A falência do quarto maior banco de investimentos dos Estados Unidos, o Lehman Brothers, deixando uma dívida de US$ 613 bilhões, derrubou nesta segunda-feira (15) as bolsas do mundo. Patenteou, em tom dramático, o tamanho da crise financeira global.



''Isso é um acontecimento que se produz uma vez em cada cinquenta anos, provavelmente uma vez por século'', disse o economista Alan Greenspan – insuspeito de inclinações revolucionárias, pois foi por 19 anos o chefão do Federal Reserve, o banco central dos EUA. Para ele o terremoto ''ainda deve durar algum tempo'' e que há mais de 50% de chances dele gerar recessão nos EUA.



Periodicamente, a máquina global do capitalismo é acometida por essas convulsões. Há as crises locais e as mundiais, as cíclicas, que voltam a cada década, e as de ciclo longo, estudadas por Kontratiev, como foi a Grande Depressão dos anos 1930 e periga ser a de agora.

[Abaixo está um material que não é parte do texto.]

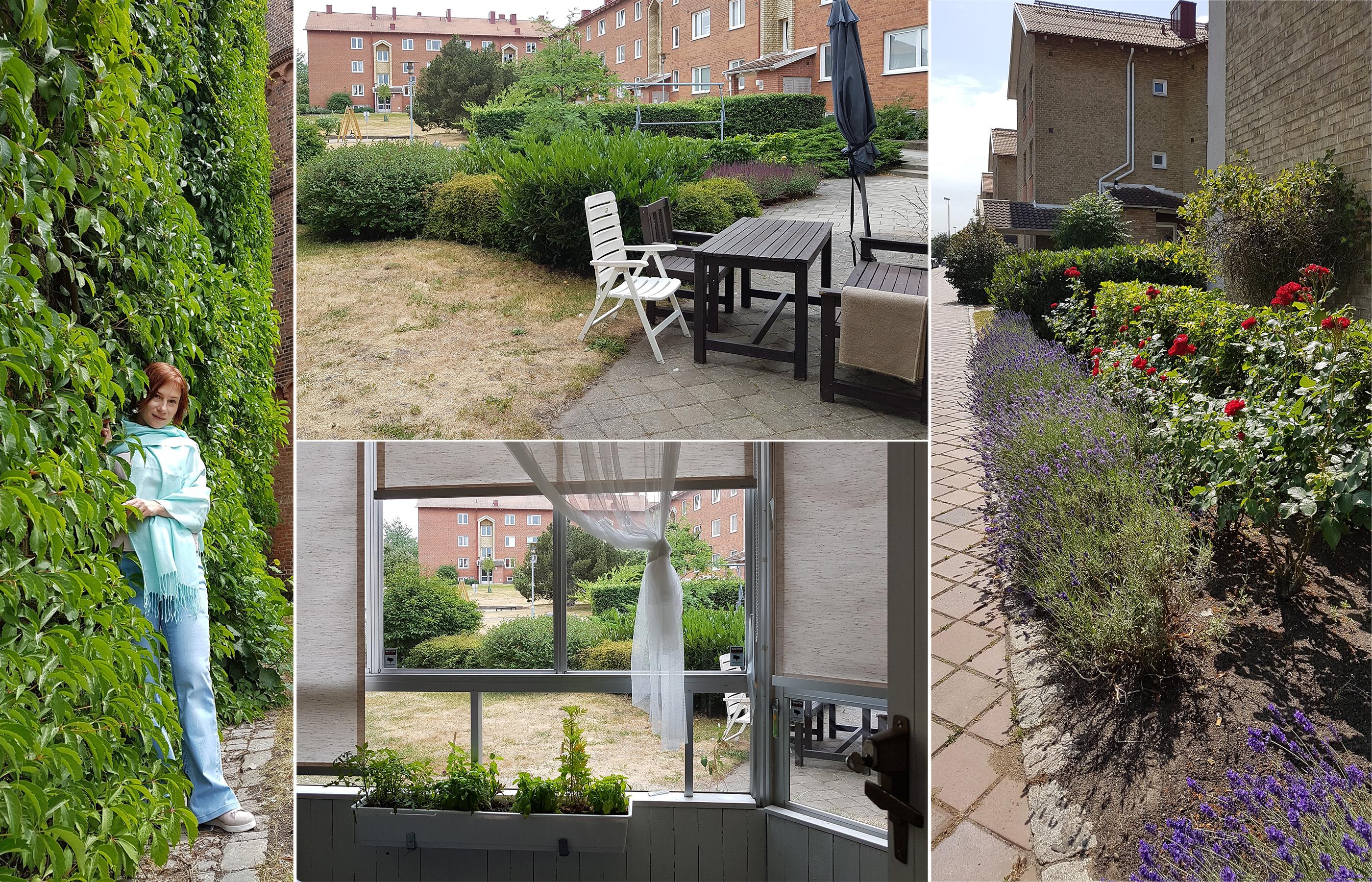 Цветущие шведские дворики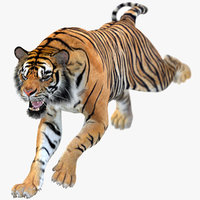 sumatran tiger animations model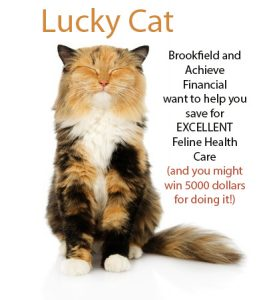 brookfield lucky cat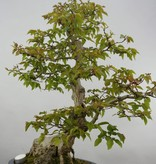 Bonsai Korean Hornbeam, Carpinus coreana, no. 5889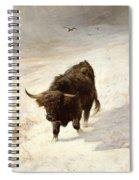 Black Beast Wanderer Spiral Notebook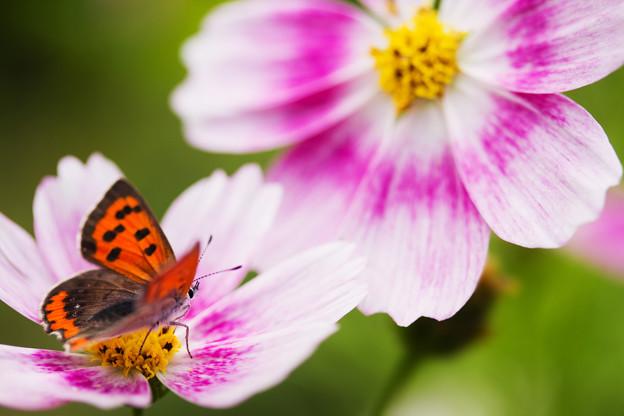 蝶の休む場所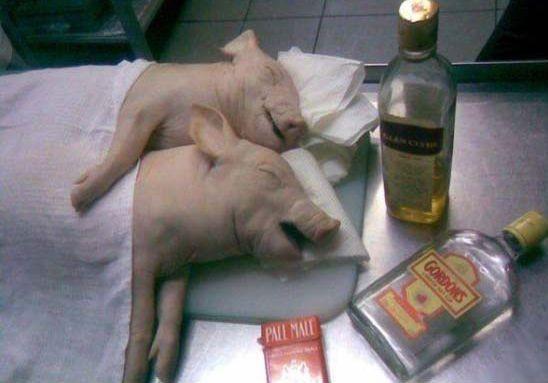 drunk_pigs.jpg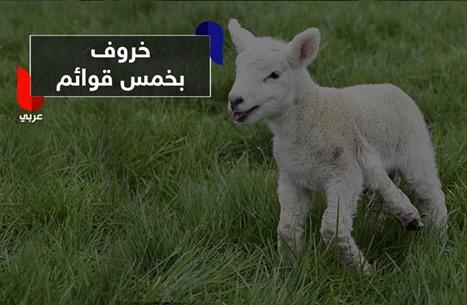 غريب.. ولادة خروف بخمس قوائم في إحدى مزارع بريطانيا!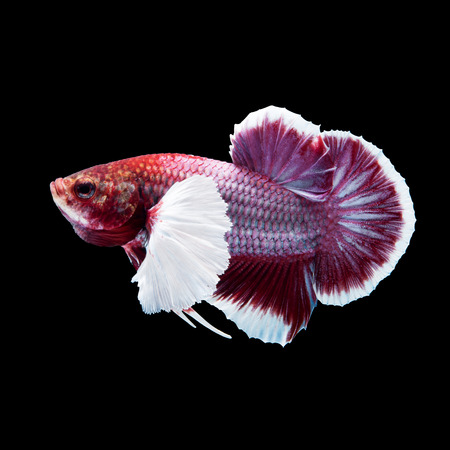 half moon tail: Red siamese fighting fish, betta fish, big ear profile, on black background Stock Photo
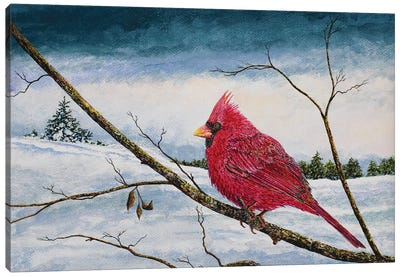 Cardinal In A Pastel Sky Canvas Art Print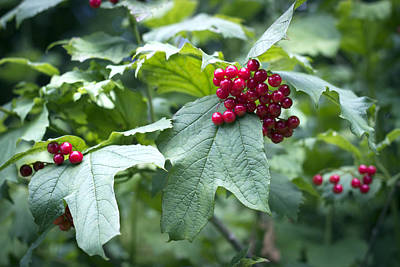 Photograph - Red Berries by Helga Novelli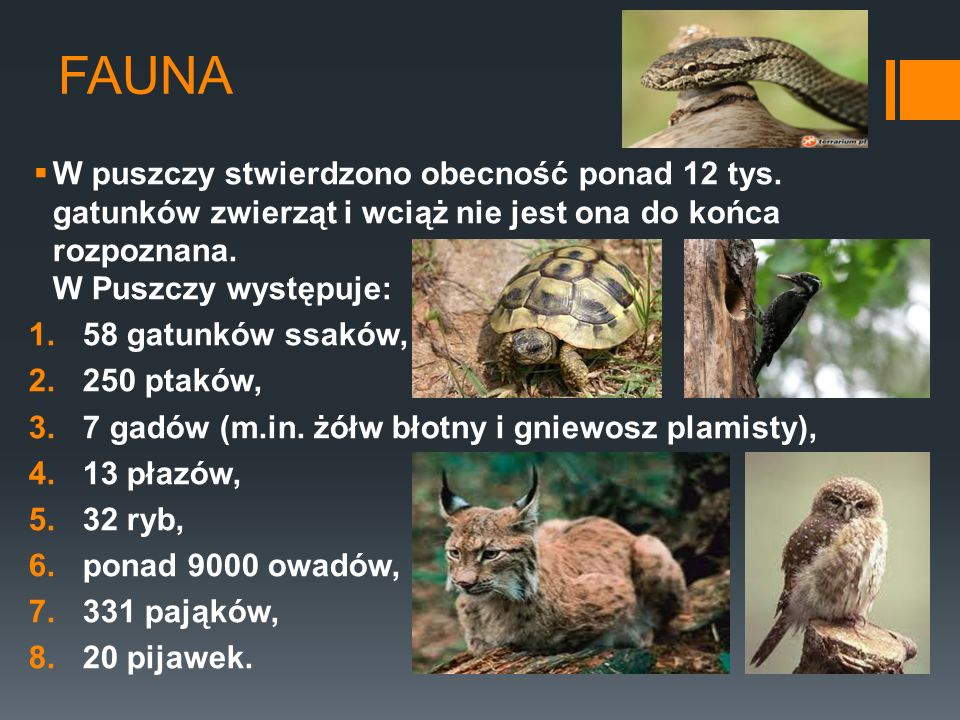 FAUNA W puszczy stwierdzono obecność ponad 12 tys. gatunków zwierząt i wciąż nie jest ona do końca rozpoznana. W Puszczy występuje:
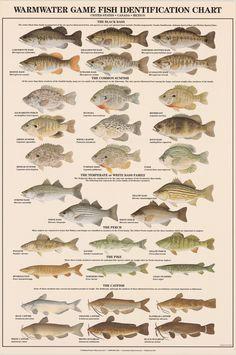 Art Print: Warmwater Gamefish of North America Art Print : Bass Fishing Tips, Gone Fishing, Best Fishing, Trout Fishing, Fishing Lures, Fishing Tricks, Fishing Basics, Fishing Stuff, Fishing Guide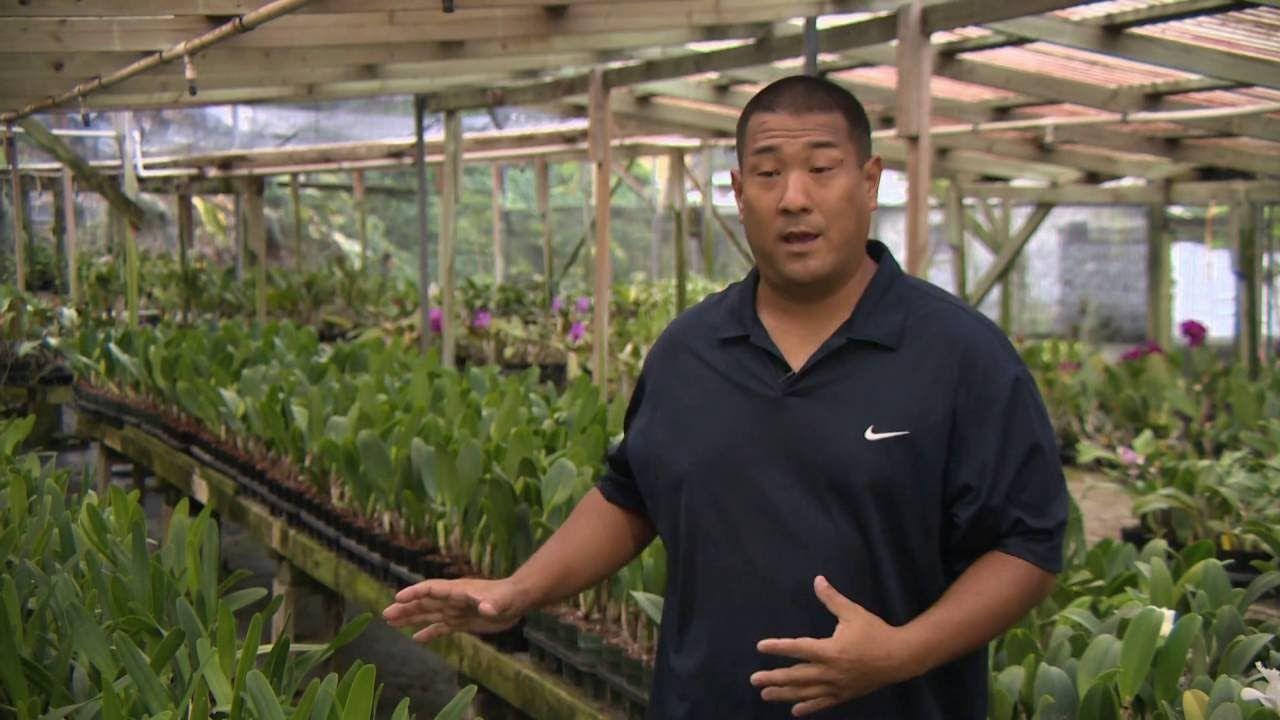Kawamoto Orchid Nursery Pbs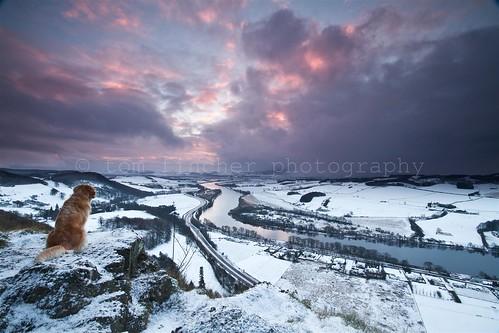 dog snow sunrise river shower view hill perthshire tay perth kinnoull valeey morningmdawn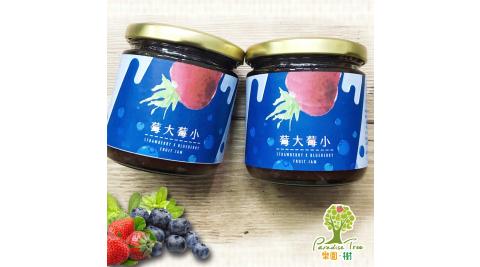 《樂園.樹》莓大莓小-無農藥草莓藍莓雙果醬(共兩瓶)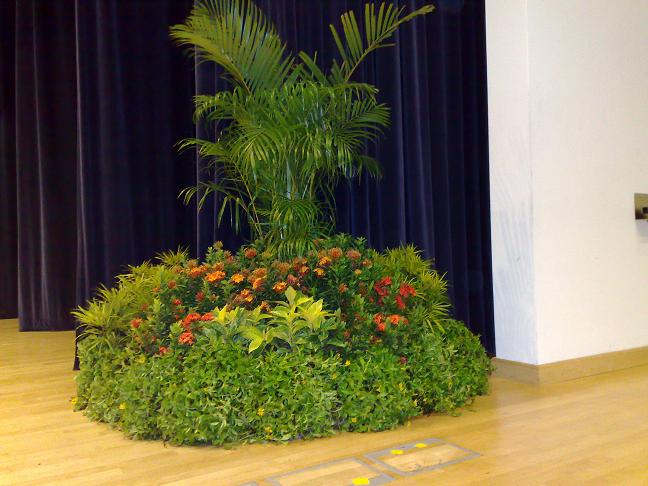 Event Display - On Stage Grouping with Yellow Palm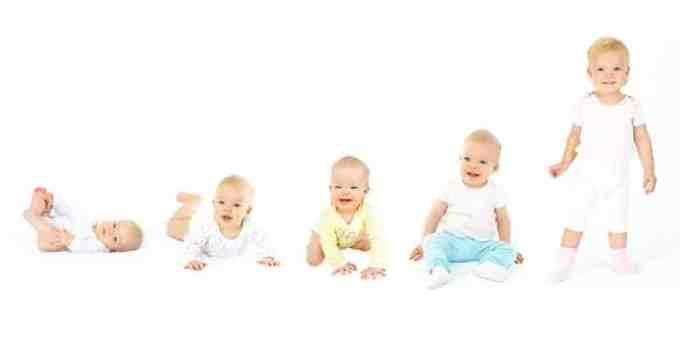 23+ Tahapan Perkembangan Bayi Lengkap (orang tua wajib tau) 1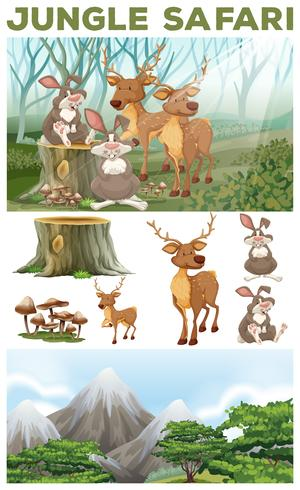 Animales salvajes en el safari por la selva.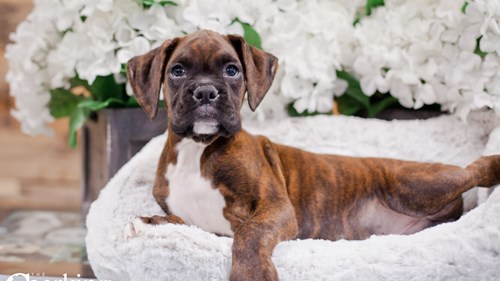 Grand Rapids Boxer Puppies for sale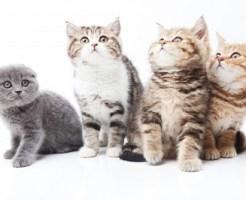 ペット不可で猫などの預かりはできる?預かるとどうなる?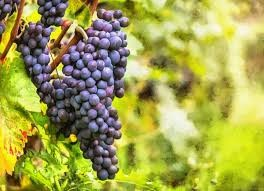 Where can i buy Grape?  Find out which local farmer has Grape for sale.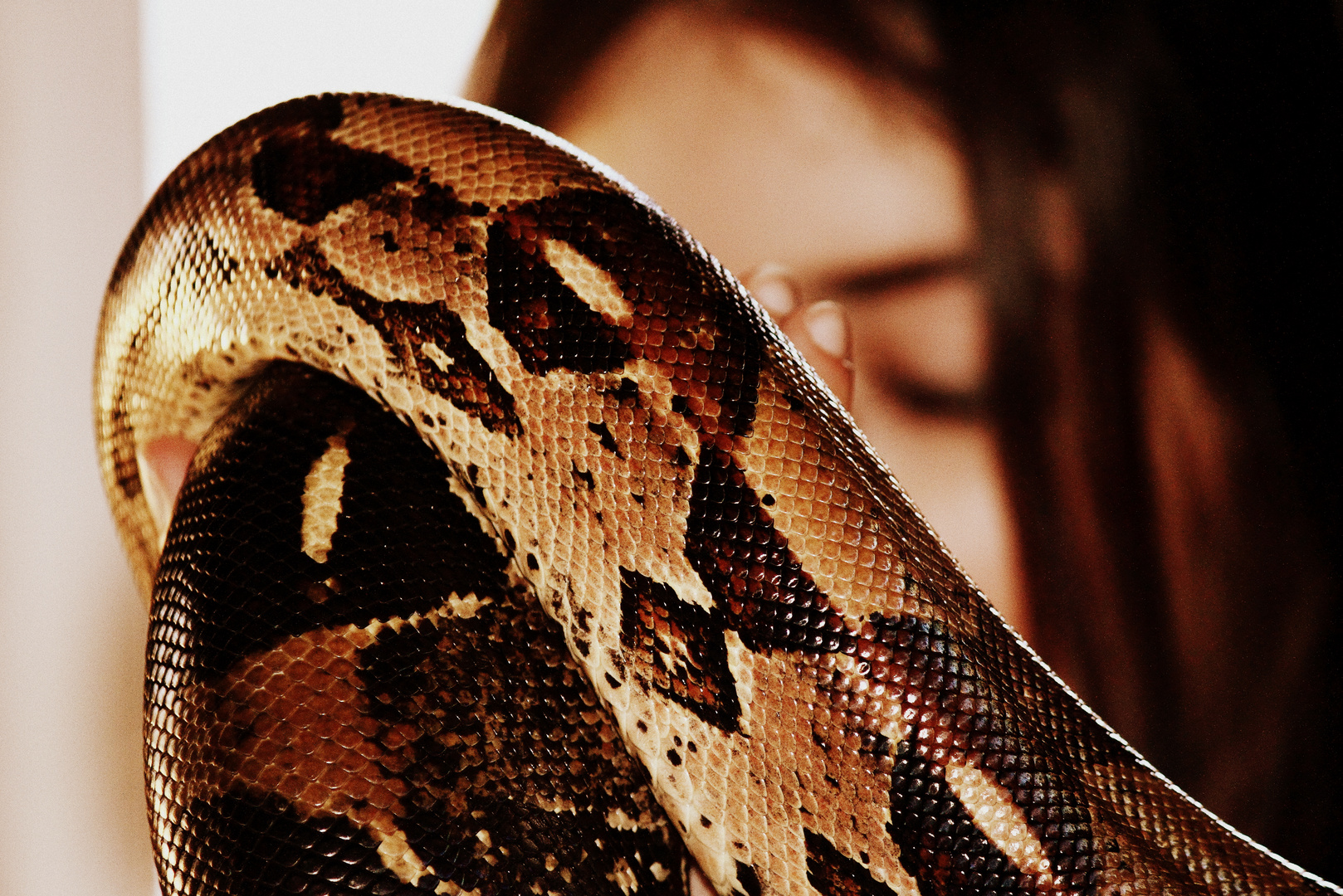 Behind the snake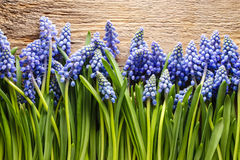 Blue muscari flowers (Grape hyacinth) on wood Royalty Free Stock Photos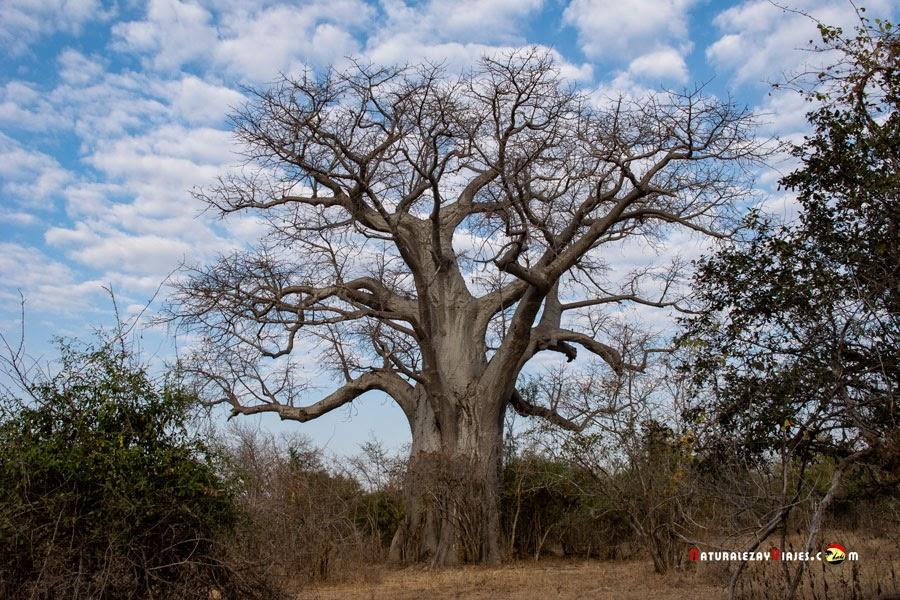 Parque Nacional Niokolo-Koba, Senegal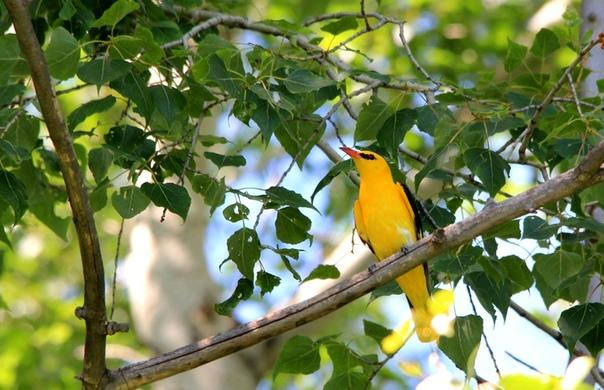 Народные приметы о птицах, связанные с несколькими видами птиц.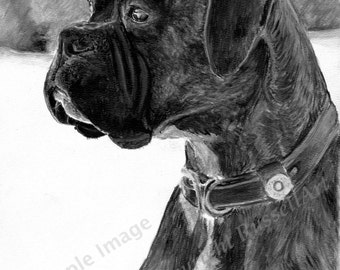 Boxer B&W - Boxer Dog LARGE A4 A3 or A2 Limited Edition Art Print of original pencil drawing by English artist Steve Russell of RussellArt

Crises não são pois novidade. Os porta-vozes da ideologia dominante – economistas, homens da mídia, políticos – já têm um comportamento-padrão para elas. Tratam-nas como uma fatalidade, um desastre natural: desta vez há muitos paralelos com o furacão Ike. Ou então buscam causas fortuitas, em tal ou qual medida do governo ou do banco central, tendência ou jogada empresarial, ou nos caprichos do ''mercado'', visto como um indivíduo ciclotímico, ora ''nervoso'', ora ''apático'' ou ''em pânico''.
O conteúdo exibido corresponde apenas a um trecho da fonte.